Needing to choose a logo in order to meet looming production deadlines, Knight settled on the Swoosh after rejecting four other designs by Davidson. At the time, he stated of the logo, "I don't love it, but it will grow on me." For her services, the company paid her $35, . Davidson continued working for Blue Ribbon Sports (it officially became Nike, Inc. in 1972) until the design demands of the growing company exceeded one person's capacity. In 1976, the company hired its first external advertising agency, John Brown and Partners, and Davidson went on to work on other clients' needs.

In September 1983, nearly three years after the company went public, Knight invited Davidson to a company reception.
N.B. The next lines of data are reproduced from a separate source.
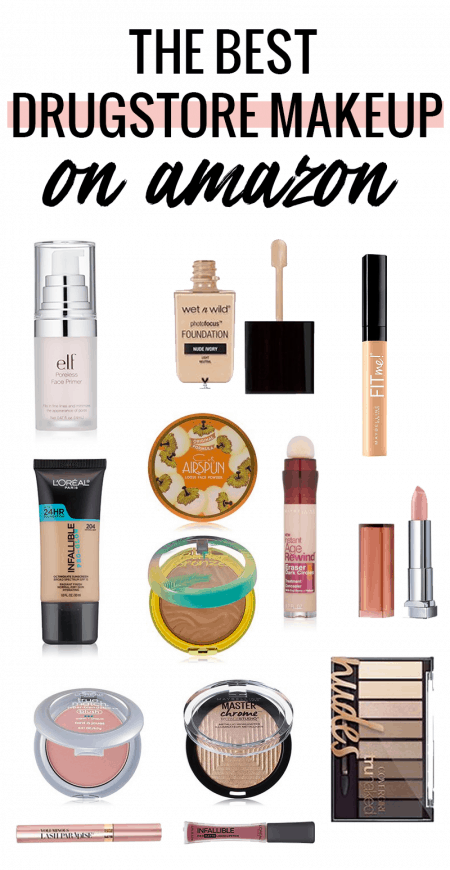 Houston Blogger Meg O. shares the best drugstore makeup on Amazon - did you know that it's cheaper than most drugstores?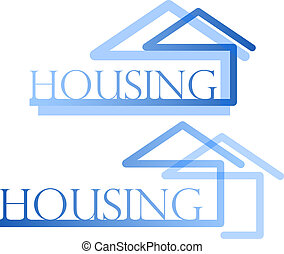 Housing symbol - design for real estate business, housing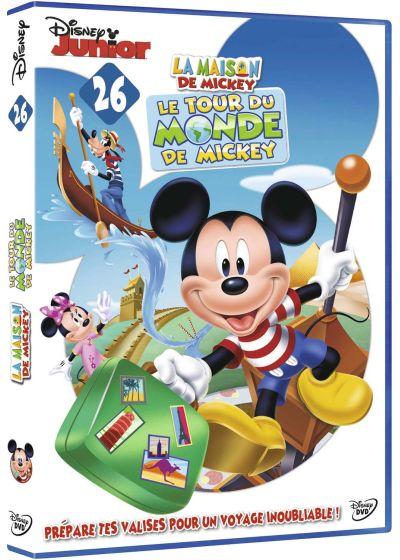 dvdfr la maison de mickey 26 le tour du monde de mickey dvd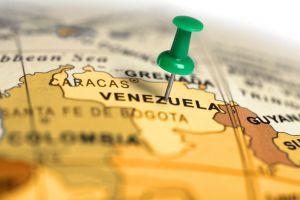 Venezuela Expands Scope of its Remittance Platform With Bitcoin & Litecoin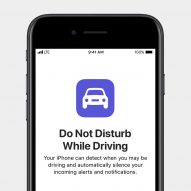 Apple iOS 11 will automatically lock down your phone while you're driving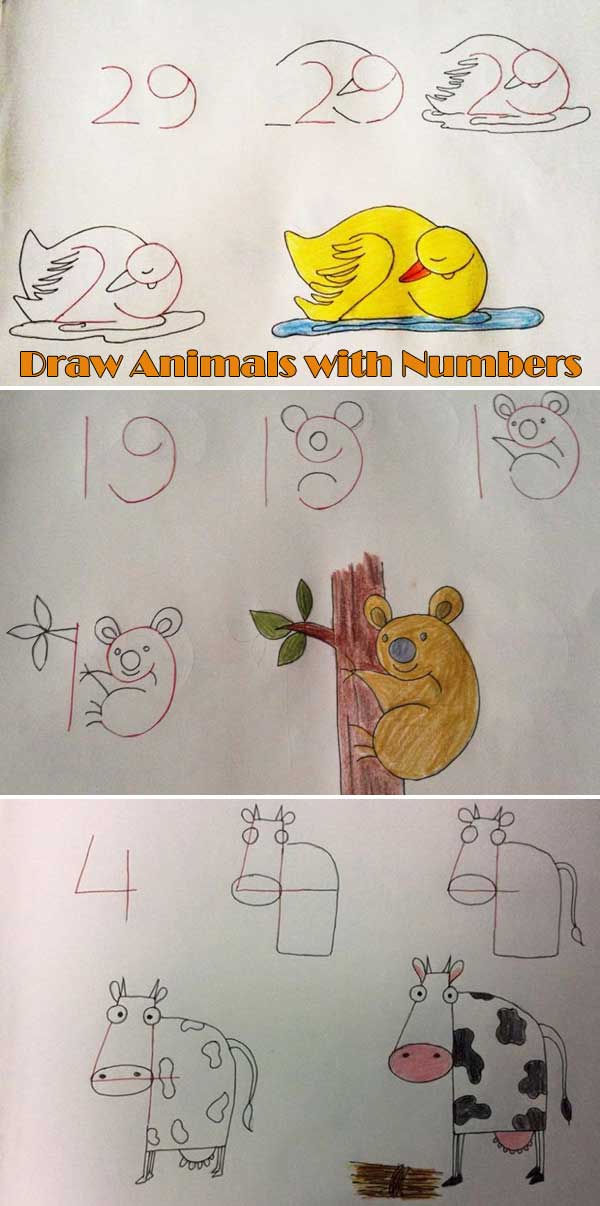 Top 21 Insanely Cool Crafts For Kids You Want To Try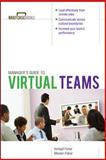 Manager's Guide to Virtual Teams, Fisher, Kimball and Fisher, Mareen, 0071754938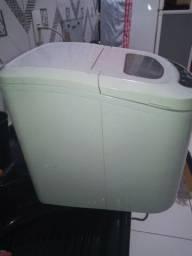 Título do anúncio: Máquina de gelo
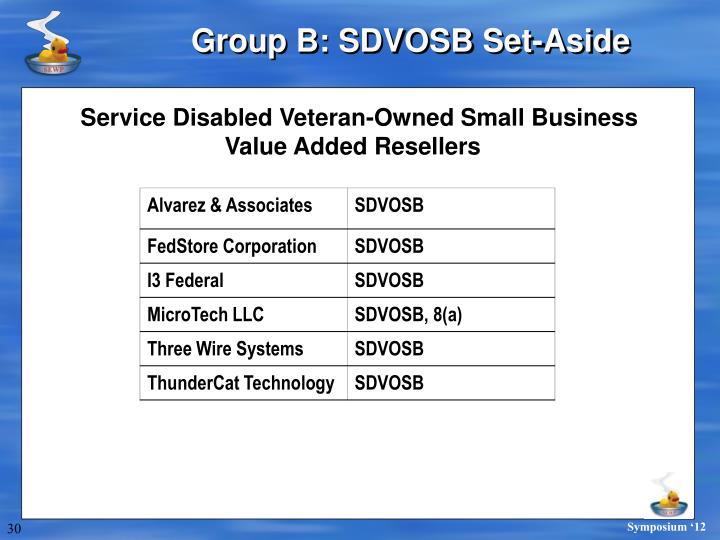 Group B: SDVOSB Set-Aside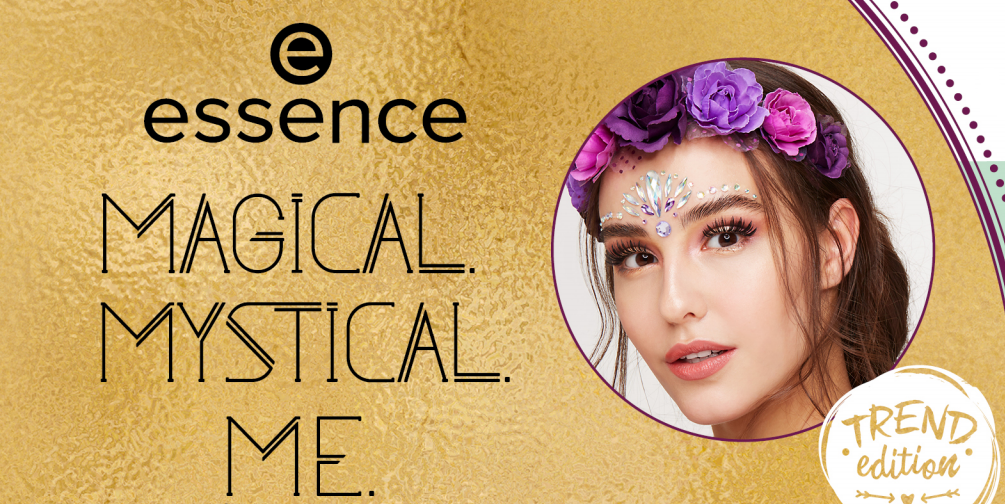 "ESSENCE TREND EDITION ""MAGICAL MYSTICAL ME"""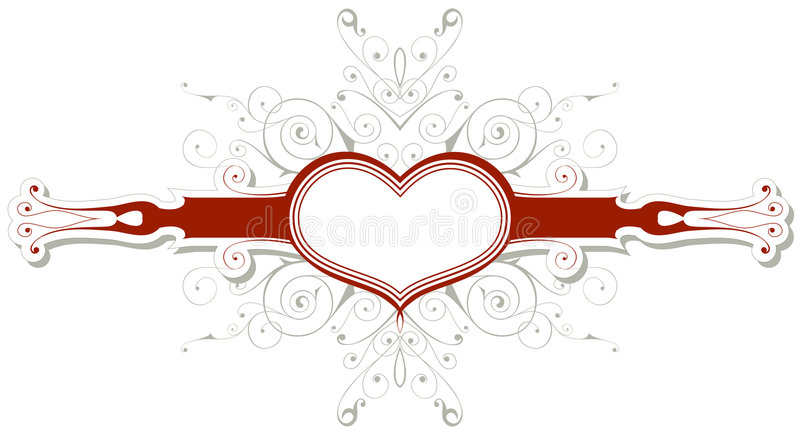 Emblema do vintage com coração ilustração do vetor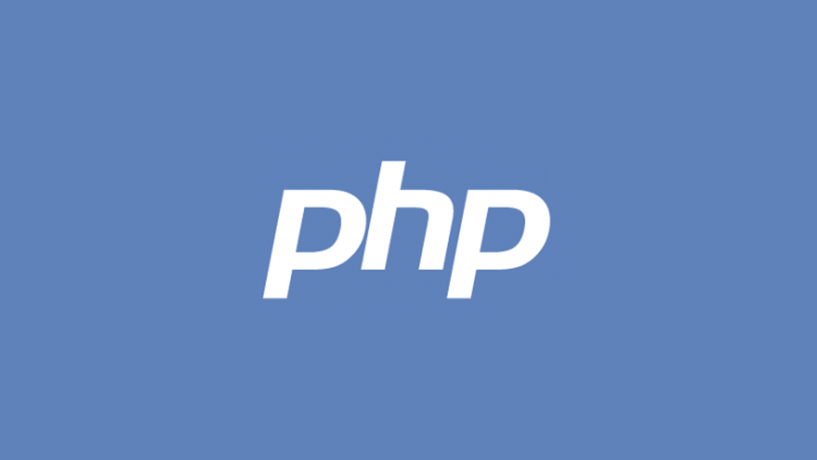 Two Useful php Functions Image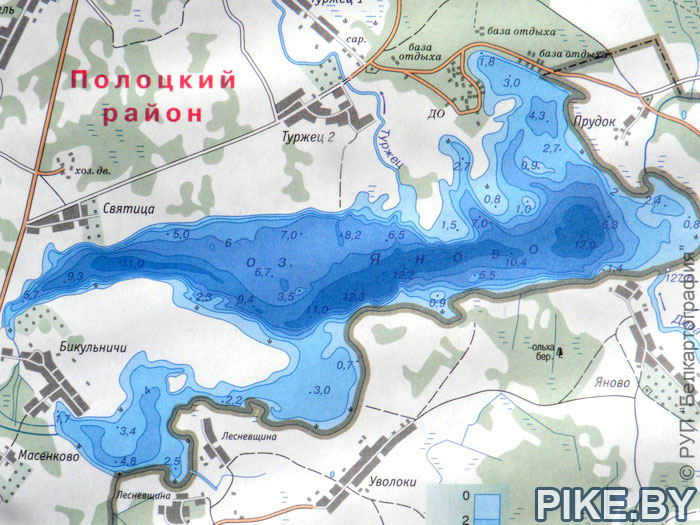 Яново озеро карта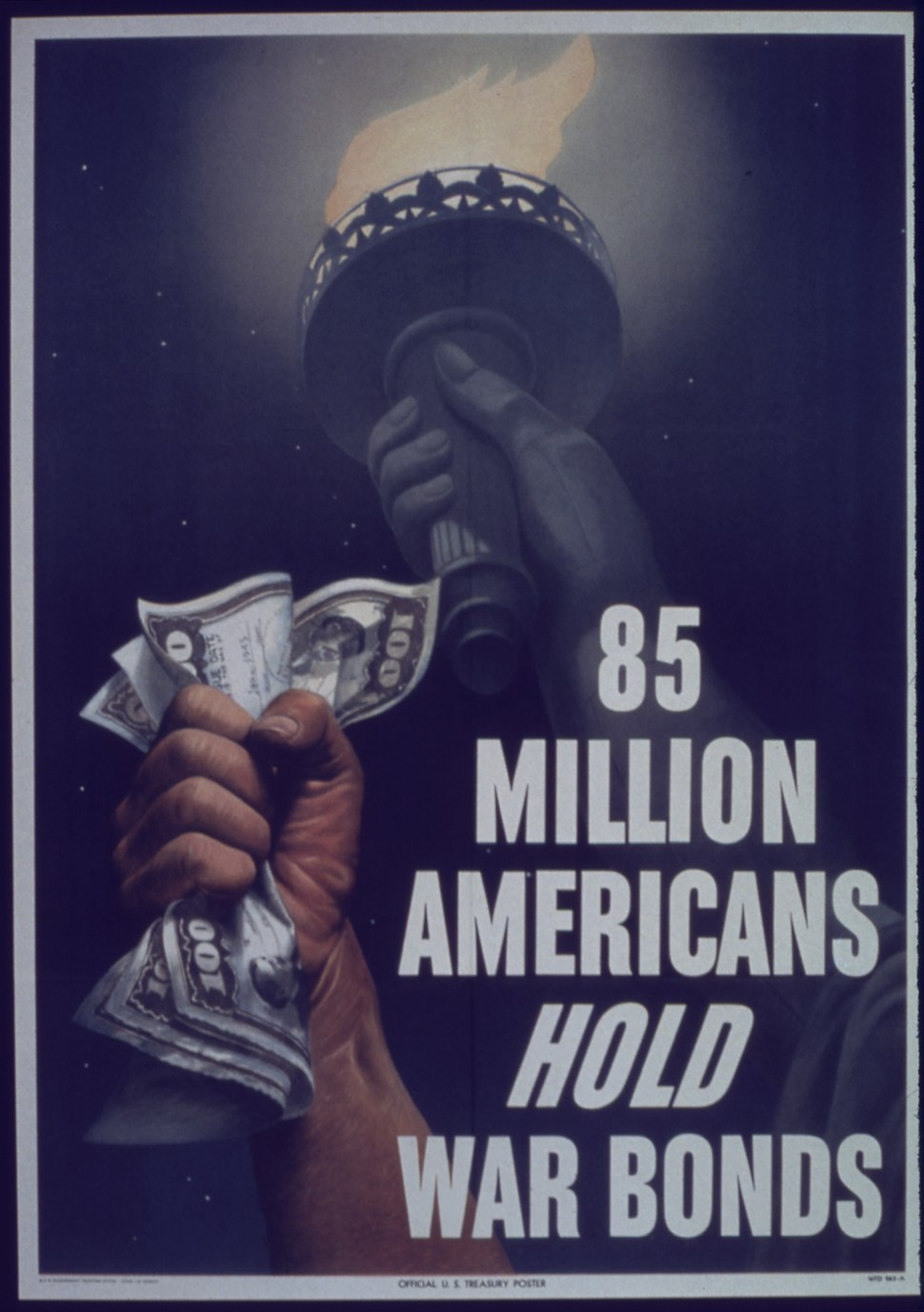 """85 Million Americans Hold War Bonds"" - NARA - 514205"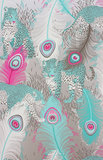Behang Matthew Williamson Leopardo W6805-04 Cubana Osborne and Little Luxury By Nature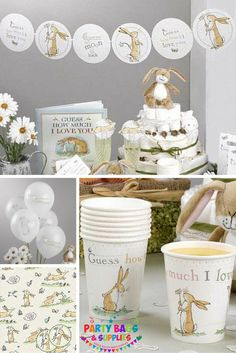 Our range of party supplies is hard to beat! From birthdays to seasonal party stuff, we have it covered. 1st Birthday Party Bags, 1st Birthday Themes, Bunny Birthday, Baby Party, Baby Shower Parties, Baby Boy Shower, 2nd Birthday, Baby Shower Gifts, Online Party Supplies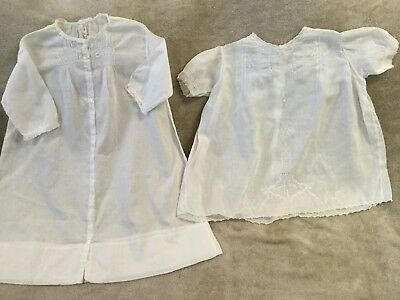 Two Vintage Victorian Style Hand Made Baby Dresses Embroidered Smocked Dress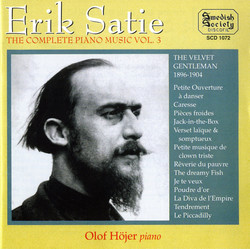 Satie: Complete Piano Music, Vol. 3
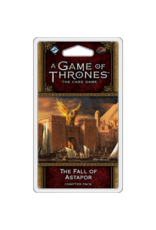 Fantasy Flight Games A Game of Thrones LCG: Blood and Gold Cycle Chapter Packs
There, he presented her with chocolate swooshes, a diamond ring made of gold and engraved with the Swoosh, and an envelope filled with 500 shares of Nike's share capital, then worth about seventeen cents per share or $85, worth in 2023—after stock splits bringing the total to 32,000 shares—about $3 million. Of the gift, Davidson says, "this was something rather special for Phil to do, because I originally billed him and he paid that invoice." Davidson went on to be known as "The Logo Lady". In 1995, Nike removed the word "Nike" from the logo; the Swoosh now stands alone as the brand's logo.

Davidson retired in 2000, and now engages in hobbies and volunteer work, including weekly duties at the Ronald McDonald House at Legacy Emanuel Hospital & Health Center in Oregon.